Facility behavior belongs firmly inside provider risk models. In almost every Times example, it’s the facility making conscious staffing choices that set up the out‑of‑network assistant exposure. If your risk scoring is still primarily physician‑centric, you’re going to miss the locus of control for these arbitrage plays.
Where This Probably Goes From Here
On the regulatory side, the combination of the Times piece, CBO’s walkback, and growing empirical evidence that arbitration awards systematically overshoot negotiated rates makes some form of tightening almost inevitable. The May 2026 IDR rule changes are a first step focused on operations—fees, batching, standardized codes, and a gateway platform—but they don’t directly attack the assistant‑specific loopholes yet.

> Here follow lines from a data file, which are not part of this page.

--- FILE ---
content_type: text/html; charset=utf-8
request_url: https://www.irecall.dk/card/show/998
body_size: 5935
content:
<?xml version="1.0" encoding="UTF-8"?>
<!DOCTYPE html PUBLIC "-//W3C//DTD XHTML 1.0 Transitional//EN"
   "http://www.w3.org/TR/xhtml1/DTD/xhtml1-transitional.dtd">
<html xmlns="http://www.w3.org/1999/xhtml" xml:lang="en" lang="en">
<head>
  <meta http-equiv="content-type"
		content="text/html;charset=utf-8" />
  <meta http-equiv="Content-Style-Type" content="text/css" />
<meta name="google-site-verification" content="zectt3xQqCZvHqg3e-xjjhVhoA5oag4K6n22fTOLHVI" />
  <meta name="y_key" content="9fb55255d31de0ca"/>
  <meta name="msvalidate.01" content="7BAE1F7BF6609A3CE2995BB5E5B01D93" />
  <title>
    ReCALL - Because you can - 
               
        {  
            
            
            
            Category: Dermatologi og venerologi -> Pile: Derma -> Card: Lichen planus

Expect at least three trajectories:
More aggressive payer‑side policy moves, like Elevance’s facility administrative policy, aimed at cutting off the out‑of‑network assistant pipeline before it ever hits IDR.
Pressure to incorporate comparative benchmarks for assists into arbitrator guidance, whether through sub‑regulatory instructions or future rulemaking, so that a six‑figure assist award has to be explicitly justified against something other than the provider’s narrative.
Expansion of SIU and audit focus into IDR decisions themselves, including arbitrator‑level pattern analysis, as researchers and payers continue to document provider win rates above 80 percent and awards well above market medians.
For people underwriting payment integrity as an asset class—VCs, private equity, and strategically minded payers—the takeaway isn’t that the No Surprises Act failed. The law clearly did what it was supposed to do for patients in emergency and unplanned care settings. The takeaway is that every time you carve out a parallel payment track to solve one problem, you create a new surface area for arbitrage somewhere else.
Assistants turning one spinal fusion into 11 arbitration paydays and walking away with 24x surgeon‑level multiples are just the most photogenic edge of that surface. The more prosaic reality—quiet leverage in contract negotiations, facility policies that normalize out‑of‑network staffing, and arbitrators making systematically generous decisions in data‑poor environments—is where most of the dollars, and most of the future enforcement, are going to live.